2 Indikator Forex Paling Akurat dan Terbaik Di Dunia

Saat ini banyak sekali trader yang sedang mencari indikator forex paling akurat dan terbaik di dunia. Hal itu terlihat dari jumlah volume pencarian di google search engine yang terus meningkat.

Mereka mulai browsing ke website lokal maupun luar negeri dengan harapan memperoleh indikator forex terbaik dan gratis.

Indikator Forex Terbaik dan Paling Akurat

Halo sahabat JurnalForex, mungkin saat ini kamu juga sedang mencari indikator paling akurat dan terbaik di dunia.

Kegagalan demi kegagalan dalam trading memaksa kamu untuk mencari indikator paling baik agar bisa sukses dalam trading forex.

Kamu berusaha keras untuk melakukan setting indikator agar memberikan nilai yang tepat tanpa ada kekalahan.

Namun hasil yang didapatkan tidak memuaskan, justru semakin berusaha mencari indikator yang sempurna ternyata malah kerugian yang sering didapatkan.

Kemudian apakah masih ada indikator yang sempurna dan paling akurat di dunia ini?

2 Faktor Terbaik dan Paling Akurat.

Ada dua hal pokok yang menjadi alasan utama seorang trader selalu mengalami loss yaitu:

  • Tidak sabar menunggu momen.
  • Serakah.

Dua hal di atas adalah masalah utama yang sering terjadi.
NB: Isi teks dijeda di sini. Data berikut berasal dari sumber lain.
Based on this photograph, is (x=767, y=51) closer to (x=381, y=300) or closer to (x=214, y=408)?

Seorang trader susah untuk mengendalikan. Maka dari itu hal yang bisa dipakai untuk mengatasi masalah tersebut adalah Money management dan psikologi.

2 faktor terbaik dan paling akurat adalah dua hal tersebut yaitu money management dan psikologi. Memang ini bukan indikator matematis tetapi 2 faktor tadi bisa dipakai sebagai indikator awal untuk mendeteksi diri kamu dalam menjalani trading forex sudah benar apa belum.
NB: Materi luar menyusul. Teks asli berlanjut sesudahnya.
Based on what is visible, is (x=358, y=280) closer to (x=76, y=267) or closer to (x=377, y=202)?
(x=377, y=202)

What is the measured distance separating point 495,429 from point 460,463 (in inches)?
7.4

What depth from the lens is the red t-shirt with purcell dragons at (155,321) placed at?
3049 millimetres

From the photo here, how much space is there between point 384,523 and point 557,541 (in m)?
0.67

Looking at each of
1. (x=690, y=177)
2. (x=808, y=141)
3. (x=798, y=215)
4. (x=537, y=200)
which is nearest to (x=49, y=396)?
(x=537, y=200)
Jika kamu belum paham apa yang kami bahas, silakan baca artikel berikut ini:

Peringkat broker opsi biner:

Setelah membaca dua artikel tersebut, maka kami yakin kamu bisa lebih bijaksana dalam melakukan trading forex. Selain itu akan mengerti bahwa trading forex adalah bisnis yang berpeluang dan bisa dikendalikan.

Indikator forex terbaik di dunia.

Dari sekian banyak indikator yang telah di modifikasi, sebetulnya muaranya berasal dari dua macam indikator tadi oscillator dan trend.
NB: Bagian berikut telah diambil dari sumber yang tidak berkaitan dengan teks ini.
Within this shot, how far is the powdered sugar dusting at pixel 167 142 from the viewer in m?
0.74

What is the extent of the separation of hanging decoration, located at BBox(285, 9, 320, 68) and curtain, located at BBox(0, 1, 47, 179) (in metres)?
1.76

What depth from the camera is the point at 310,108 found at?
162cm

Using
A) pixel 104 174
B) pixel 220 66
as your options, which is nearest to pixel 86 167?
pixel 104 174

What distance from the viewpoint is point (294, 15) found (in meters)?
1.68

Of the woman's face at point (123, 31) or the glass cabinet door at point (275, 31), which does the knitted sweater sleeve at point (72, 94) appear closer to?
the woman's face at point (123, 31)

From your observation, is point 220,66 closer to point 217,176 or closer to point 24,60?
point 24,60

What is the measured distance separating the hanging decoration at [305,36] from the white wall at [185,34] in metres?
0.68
Oscillator memiliki peranan untuk mengetahui area jenuh jual maupun jenuh beli sedangkan trend berfungsi sebagai alat deteksi dominasi trend yang sedang berlangsung.

Indikator Forex Terbaik Gratis.

Untuk indikator terbaik yang masih dipakai oleh banyak trader sampai saat ini adalah moving average, stochastick oscillator dan RSI. Indikator tersebut sudah terpasang secara default di aplikasi metatrader 4 dan bisa dipakai untuk trading dengan baik.

Jika kamu bisa memanfaatkan indikator tersebut dengan baik, maka tidak mungkin kamu akan mengalami loss besar asal dibarengi dengan money management yang baik dan psikologi yang tenang.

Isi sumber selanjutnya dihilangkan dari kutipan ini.